EXTRACTED TEXT =>
★ ★ ★ ★ ★ ★ ★
Giving birth 100 km away is the new norm for pregnant Pincher Creek patients
CBC
Catherine Calling Last remembers breathing through her contractions and hoping she would make it as her husband drove down the highway between Pincher Creek and Lethbridge.
"Sometimes your labour can just kick right into full gear … and baby's ready to come out. I was thinking about the worst-case scenario," she recalled.
"It was a little bit stressful. I really wanted to have baby closer to home."
Calling Last gave birth at the Chinook Regional Hospital in Lethbridge, more than one 100 kilometres away from her hometown, earlier this month.
She's part of a new generation of maternity patients from Pincher Creek who are expected to travel elsewhere to deliver their babies, as the number of local health-care providers dwindles.
"Rural maternity is at risk both in Alberta and across the country," said Dr. Jared Van Bussel, one of just four family physicians currently providing maternity care in Pincher Creek. Another doctor is on leave and expected to return next year.
For years he's been the only physician in town who is trained to perform caesarean sections, leaving him on call around the clock, with the exception of vacations.
The community has lost a number of doctors, including surgeons and anesthetists in recent years, he said.
★ ★ ★ ★ ★ ★ ★
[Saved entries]
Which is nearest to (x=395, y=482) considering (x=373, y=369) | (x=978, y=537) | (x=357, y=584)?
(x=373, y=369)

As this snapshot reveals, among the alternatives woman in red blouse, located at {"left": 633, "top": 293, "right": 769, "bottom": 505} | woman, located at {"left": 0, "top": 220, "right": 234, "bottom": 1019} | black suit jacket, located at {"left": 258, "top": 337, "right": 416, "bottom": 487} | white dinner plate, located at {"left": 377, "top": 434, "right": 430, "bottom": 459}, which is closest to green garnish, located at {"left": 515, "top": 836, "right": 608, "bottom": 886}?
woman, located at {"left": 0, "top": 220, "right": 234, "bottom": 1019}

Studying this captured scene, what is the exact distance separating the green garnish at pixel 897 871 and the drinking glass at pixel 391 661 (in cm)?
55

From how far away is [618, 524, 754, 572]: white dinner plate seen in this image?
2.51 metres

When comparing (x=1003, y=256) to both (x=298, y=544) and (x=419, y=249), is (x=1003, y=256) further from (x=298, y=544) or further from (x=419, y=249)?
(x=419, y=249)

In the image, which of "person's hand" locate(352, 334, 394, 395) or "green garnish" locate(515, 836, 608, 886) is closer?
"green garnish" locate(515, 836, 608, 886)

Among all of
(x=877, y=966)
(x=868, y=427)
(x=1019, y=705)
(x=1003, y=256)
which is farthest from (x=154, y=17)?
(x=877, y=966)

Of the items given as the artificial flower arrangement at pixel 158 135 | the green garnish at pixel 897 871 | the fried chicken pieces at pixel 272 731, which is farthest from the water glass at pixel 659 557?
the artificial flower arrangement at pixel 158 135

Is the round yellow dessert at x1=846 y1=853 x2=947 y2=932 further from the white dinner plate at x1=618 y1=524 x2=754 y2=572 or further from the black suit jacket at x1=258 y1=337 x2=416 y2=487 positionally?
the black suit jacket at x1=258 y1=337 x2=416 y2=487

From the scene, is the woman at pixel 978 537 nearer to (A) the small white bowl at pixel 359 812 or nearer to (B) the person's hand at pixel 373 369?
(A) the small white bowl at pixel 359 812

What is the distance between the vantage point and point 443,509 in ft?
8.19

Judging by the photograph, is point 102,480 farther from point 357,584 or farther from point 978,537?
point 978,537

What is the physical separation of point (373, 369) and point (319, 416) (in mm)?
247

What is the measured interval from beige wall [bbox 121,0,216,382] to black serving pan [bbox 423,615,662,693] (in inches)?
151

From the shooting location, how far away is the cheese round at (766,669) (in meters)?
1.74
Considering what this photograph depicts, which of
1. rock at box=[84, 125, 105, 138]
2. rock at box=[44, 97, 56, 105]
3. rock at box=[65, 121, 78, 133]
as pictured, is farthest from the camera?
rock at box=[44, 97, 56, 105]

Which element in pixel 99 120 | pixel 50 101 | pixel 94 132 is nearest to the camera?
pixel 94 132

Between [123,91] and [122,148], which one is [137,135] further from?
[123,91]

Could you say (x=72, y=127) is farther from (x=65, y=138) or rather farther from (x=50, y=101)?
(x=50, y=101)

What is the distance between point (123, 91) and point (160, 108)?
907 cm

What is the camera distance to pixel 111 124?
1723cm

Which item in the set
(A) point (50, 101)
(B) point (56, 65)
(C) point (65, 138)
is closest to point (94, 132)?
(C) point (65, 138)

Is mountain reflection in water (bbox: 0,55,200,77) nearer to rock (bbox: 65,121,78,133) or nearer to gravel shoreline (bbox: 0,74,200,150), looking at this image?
★ ★ ★ ★ ★ ★ ★
EXPLORE THE MATERIAL =>
**a.** Answer these questions using the article on Pincher Creek maternity care:
(i) At which hospital did Catherine Calling Last give birth?
(ii) How many family physicians currently provide maternity care in Pincher Creek?
(iii) What procedure is Dr. Jared Van Bussel the only physician in town trained to perform?
**b.** List every town or province named in the article on Pincher Creek maternity care.
**c.** Continue the article on Pincher Creek maternity care from its final sentence.

RESPONSES FOR EACH TASK =>
**a.**
(i) The Chinook Regional Hospital in Lethbridge
(ii) Four
(iii) Caesarean sections

**b.** Pincher Creek, Lethbridge, Alberta

**c.**
"For the last two years, every time a delivery came through the door, the response was, 'Oof, I don't think we've got the staffing for that today," he said.
"There was a lot of fear and trepidation about not having the people that we needed."
He wrote an open letter, earlier this year, warning the situation was no longer sustainable and that, as the only surgeon there, he could not support labour and delivery beyond May 31.
With no solution in sight, the doctors stopped providing routine labour and delivery at their local hospital at the end of May, according to Van Bussel.
Maternity patients are being transferred to doctors in Lethbridge for care during the last few weeks of their pregnancy.
Deliveries are still supported in Pincher Creek on an emergency basis, he noted, when it is not considered safe to send them.